- All Topics
- Training & Events
- Buyer's Guide
The health professional in white pulls on a new pair of latex gloves. He scans a cart, immaculately organized, and finds what he needs to begin the procedure - a vial, a pump, tubing. Each item is encased in a plastic bag to prevent the possibility of contamination. Suction. Removal. He intently peers at the extracted sample before having it sent to the lab for analytical testing and diagnosis. Under his care and that of an entire team of operators and technicians, the patient is going to be all right. This Ingersoll Rand Centac air compressor will be just fine.
Oil sampling and other machinery lubrication tasks are done with surgical precision at Energizer's battery manufacturing plant in Maryville, Mo. Standard operating procedures - crafted through education, training, idea sharing and consensus building - combined with levels of cleanliness and organization that border on obsessive compulsive make this site best in class, the winner of the International Council for Machinery Lubrication's 2009 Augustus H. Gill Award for excellence in the application of oil analysis in machine and lubricant condition monitoring.
"We are very particular about what we do here. Nothing is done in a half-hearted manner," says Rick Staley, the predictive maintenance steward at this 500,000-square-foot plant, located 90 miles north of Kansas City. "We are very particular about cleanliness. We have a procedure, a standard, for most everything. You might think that what we do is over the top (the gloves, the Tyvek suits, the plastic bags), but that attention to detail has made a difference for us in Maryville and for the company. What you put in is what you get out."
Clean Starts Here
"We don't fix this area up to show visitors," says Staley. "It stays this way. At any time, any day of the week, I wouldn't be afraid to bring anyone back here."

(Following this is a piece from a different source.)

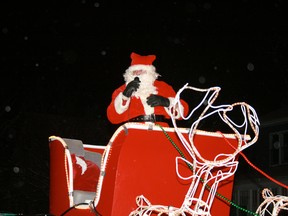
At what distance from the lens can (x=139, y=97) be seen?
12.7 feet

Upon a silvery-steel drainage grate stands 10 oil barrels. A fresh desiccant breather is perched on each one. Stainless steel piping connects each barrel to its own filtration unit. A dedicated dispensing pump is attached to the unit. On the wall behind each barrel is a series of laminated signs: a name tag that fully identifies the product that is in the container, a vibrant 8-inch by 16-inch color bar that serves as the plant's code for that particular lubrication product (for example, orange equals Shell Omala oil with ISO viscosity grade 460), and a material safety data sheet (MSDS) that outlines the proper procedures for handling or working with that substance in a safe manner. The grate also is the holding spot for pails of grease, which are fully identified with wall signs.
The colorful back wall also includes a booklet of plasticized sheets, an information guide for all who come in contact with this area. The book features standard operating procedures (for changing out a barrel, for filling a portable lubricant transfer container, etc.), a master color-code translation sheet and "Single-Point Lessons", best-practice tips for tasks such as how to correctly mix vanishing oil and Turbo T-32 oil.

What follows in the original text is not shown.